X_train_iterative_imp.loc[indices_missing_age].head()

	Pclass	IsMale	Age	SibSp	Parch	Fare	Embarked_Cherbourg	Embarked_Queenstown	Embarked_Southampton
517	3.0	1.0	26.458273	0.0	0.0	24.1500	0.0	1.0	0.0
792	3.0	0.0	0.000000	8.0	2.0	69.5500	0.0	0.0	1.0
420	3.0	1.0	26.157474	0.0	0.0	7.8958	1.0	0.0	0.0
95	3.0	1.0	27.785451	0.0	0.0	8.0500	0.0	0.0	1.0
495	3.0	1.0	26.065750	0.0	0.0	14.4583	1.0	0.0	0.0

Let’s compare this new dataframe with the original.

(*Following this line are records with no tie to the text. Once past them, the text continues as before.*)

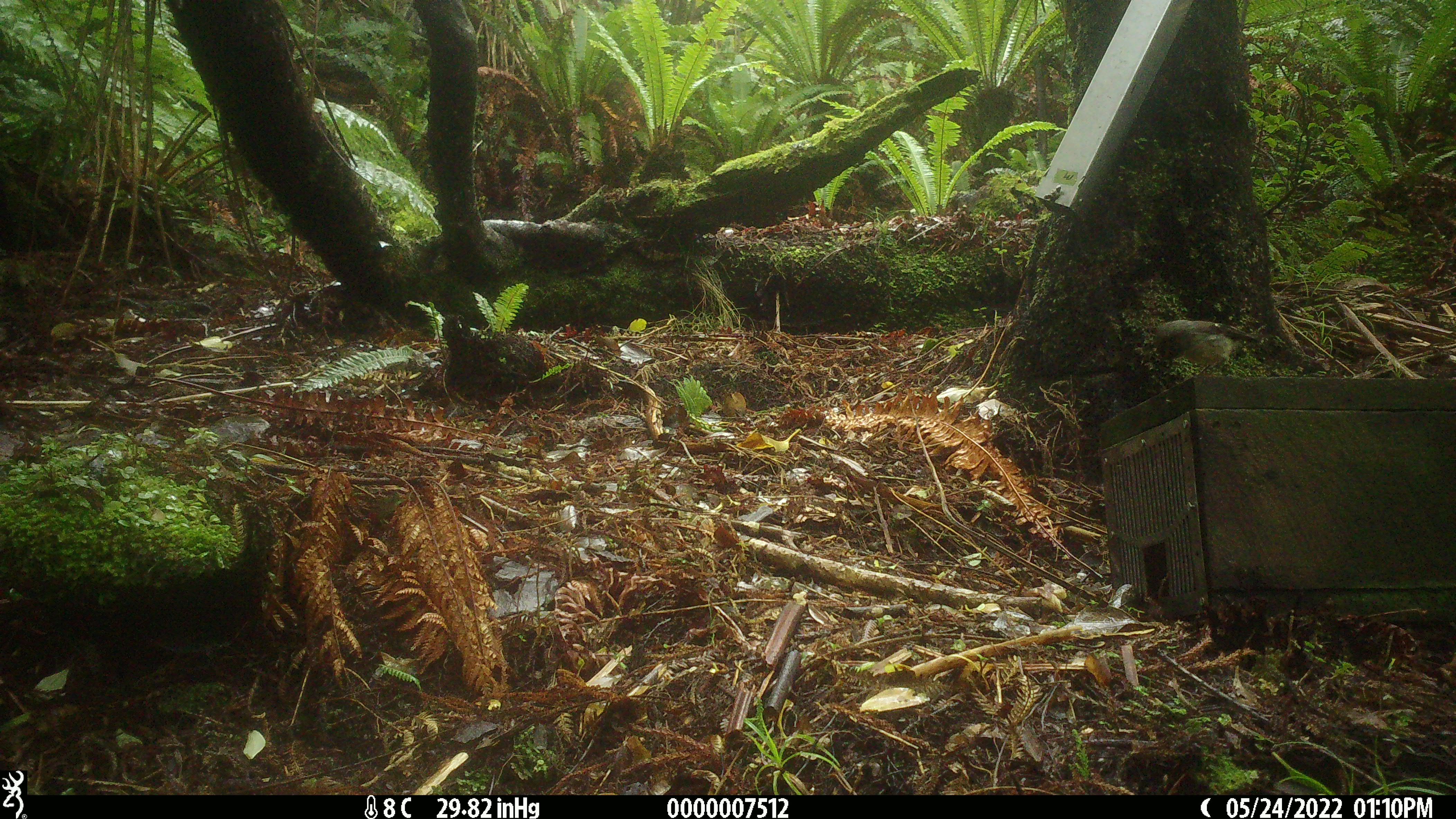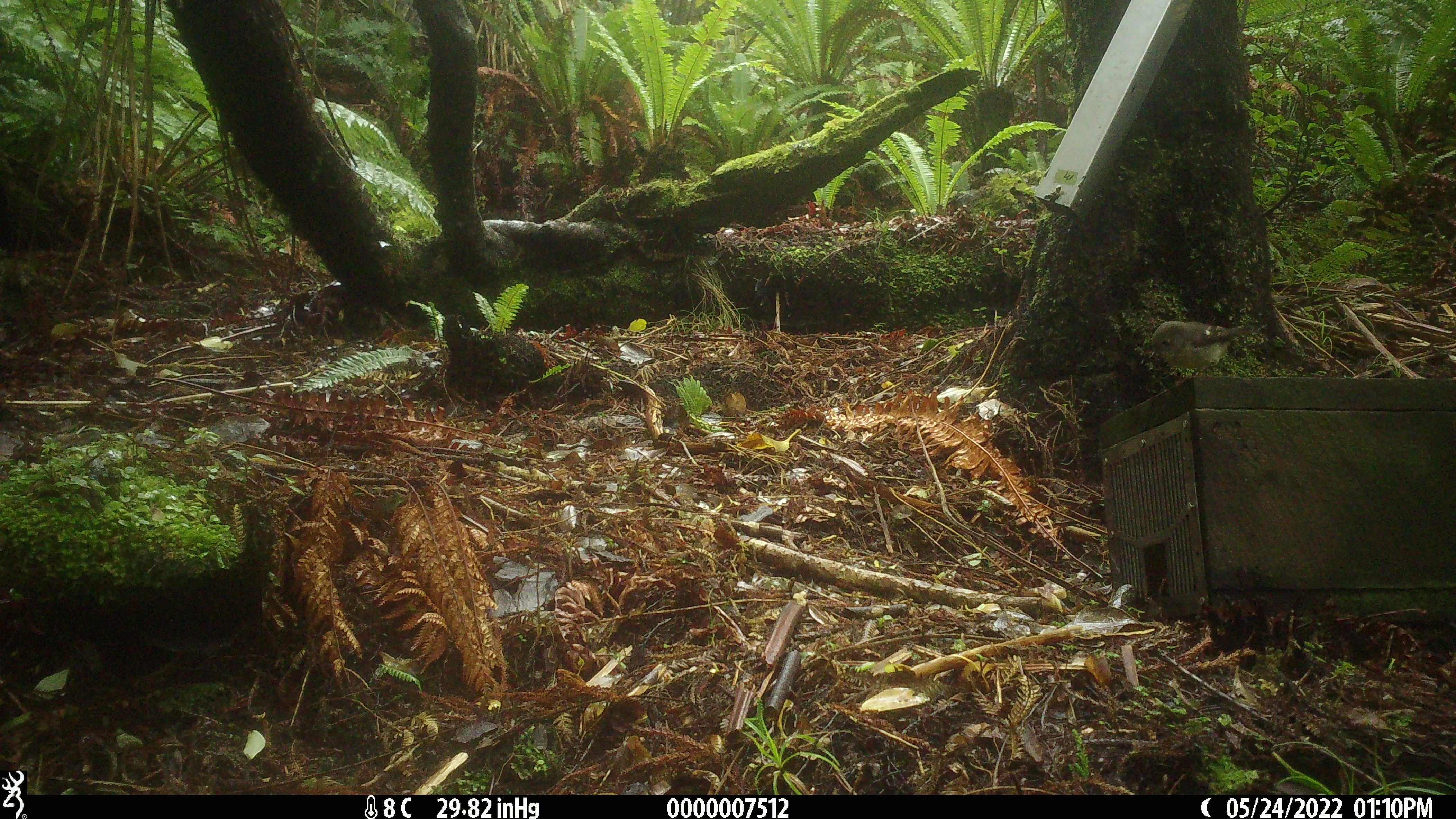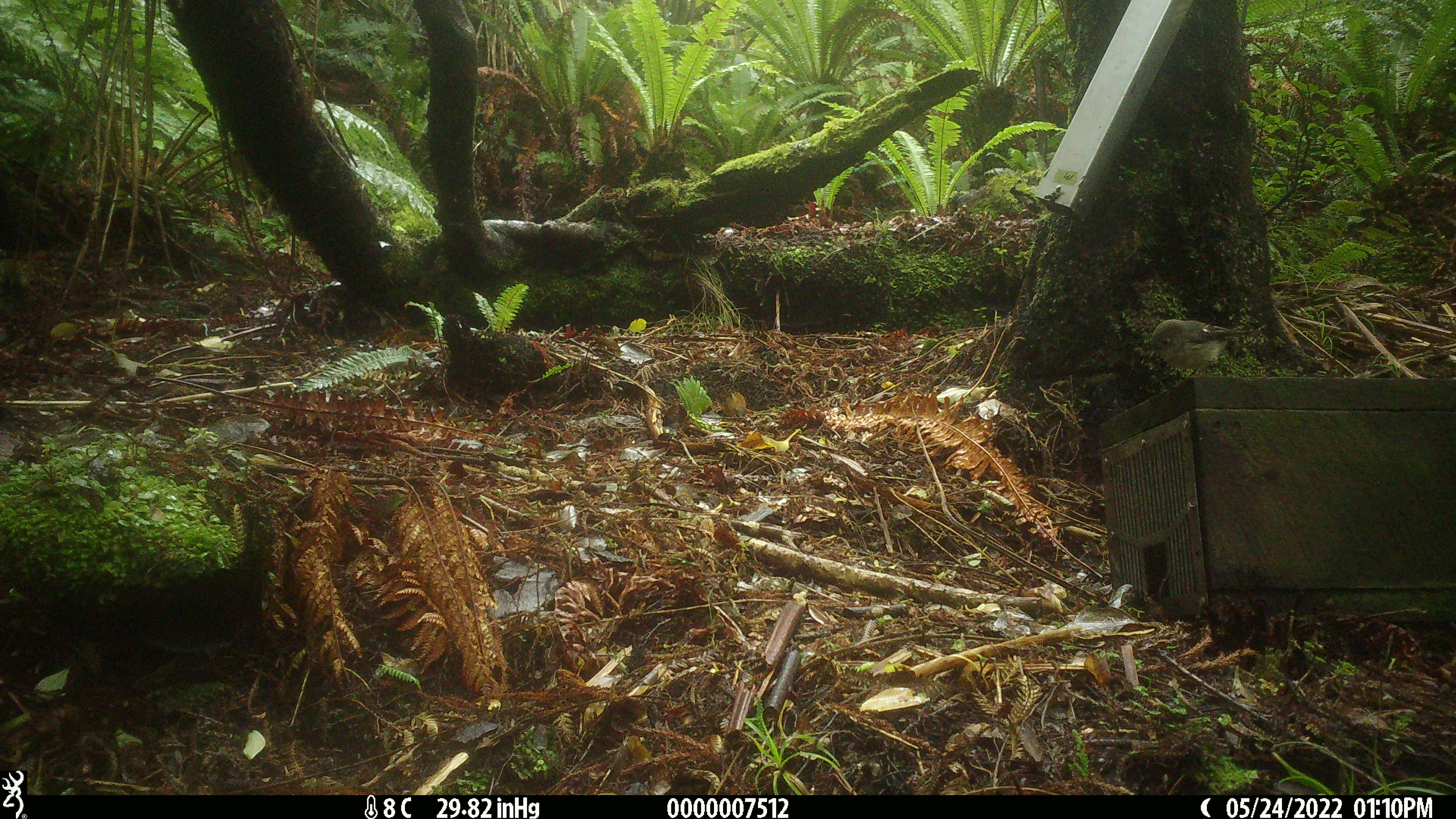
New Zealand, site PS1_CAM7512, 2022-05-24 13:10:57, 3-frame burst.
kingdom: Animalia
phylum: Chordata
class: Aves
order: Passeriformes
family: Petroicidae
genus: Petroica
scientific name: Petroica macrocephala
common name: tomtit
Tomtit (Petroica macrocephala).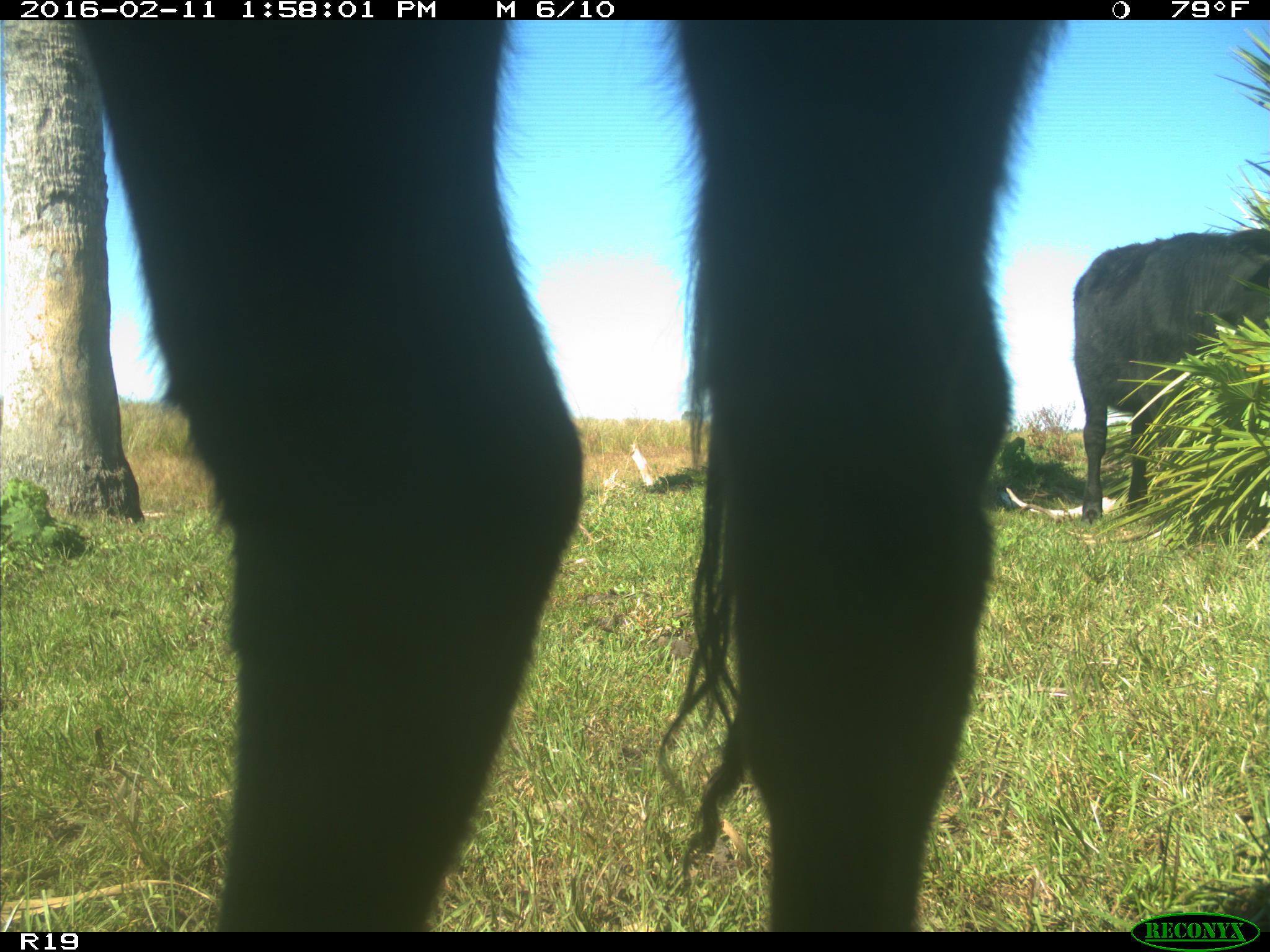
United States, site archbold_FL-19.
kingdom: Animalia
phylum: Chordata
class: Mammalia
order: Artiodactyla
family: Bovidae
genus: Bos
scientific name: Bos taurus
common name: domestic cow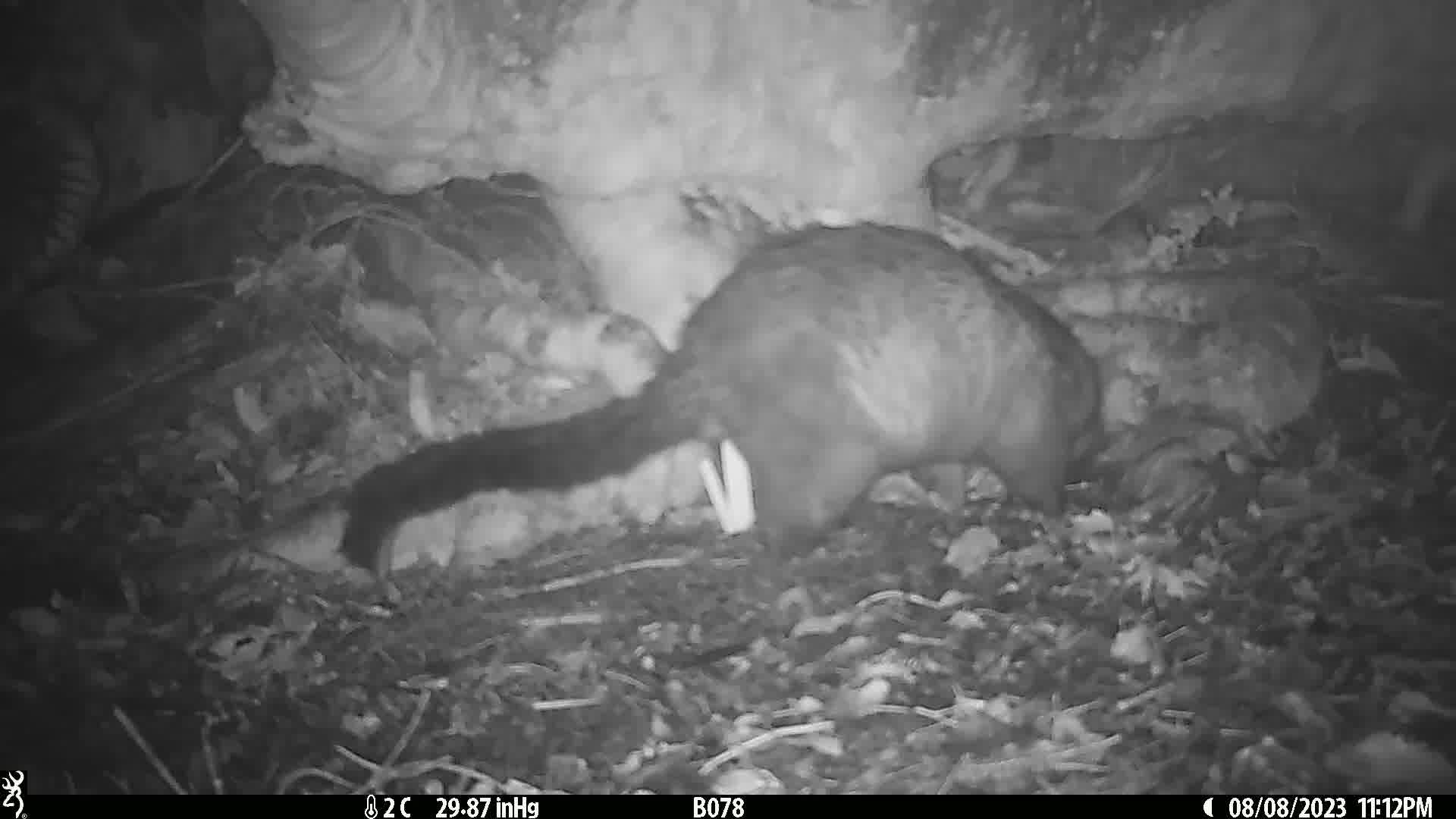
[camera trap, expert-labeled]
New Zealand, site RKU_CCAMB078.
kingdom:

fig, (ax1, ax2, ax3) = plt.subplots(1, 3, figsize=(15, 6), sharey=True)
X_train['Age'].hist(ax=ax1, density=True)
X_train_mean_imp['Age'].hist(ax=ax2, density=True)
X_train_iterative_imp['Age'].hist(ax=ax3, density=True)
ax1.set_title('Original Column')
ax2.set_title('Mean Imputation')
ax3.set_title('Iterative Imputation')

Text(0.5, 1.0, 'Iterative Imputation')

Let’s overlay the original data distribution to compare the approaches.

fig, (ax1, ax2) = plt.subplots(1, 2, figsize=(15, 6), sharey=True)
X_train_mean_imp['Age'].hist(ax=ax1, density=True)
X_train_iterative_imp['Age'].hist(ax=ax2, density=True)
X_train['Age'].hist(ax=ax1, alpha=0.3, color="red", density=True)
X_train['Age'].hist(ax=ax2, alpha=0.3, color="red", density=True)
ax1.set_title('Mean Imputation')
ax2.set_title('Iterative Imputation')

Text(0.5, 1.0, 'Iterative Imputation')

32 Next Steps

Remember we split out our training and testing data - so we would need to repeat this process on our validation and testing datasets.

Sklearn pipelines can make it easier to apply the imputation steps and avoid data leakage.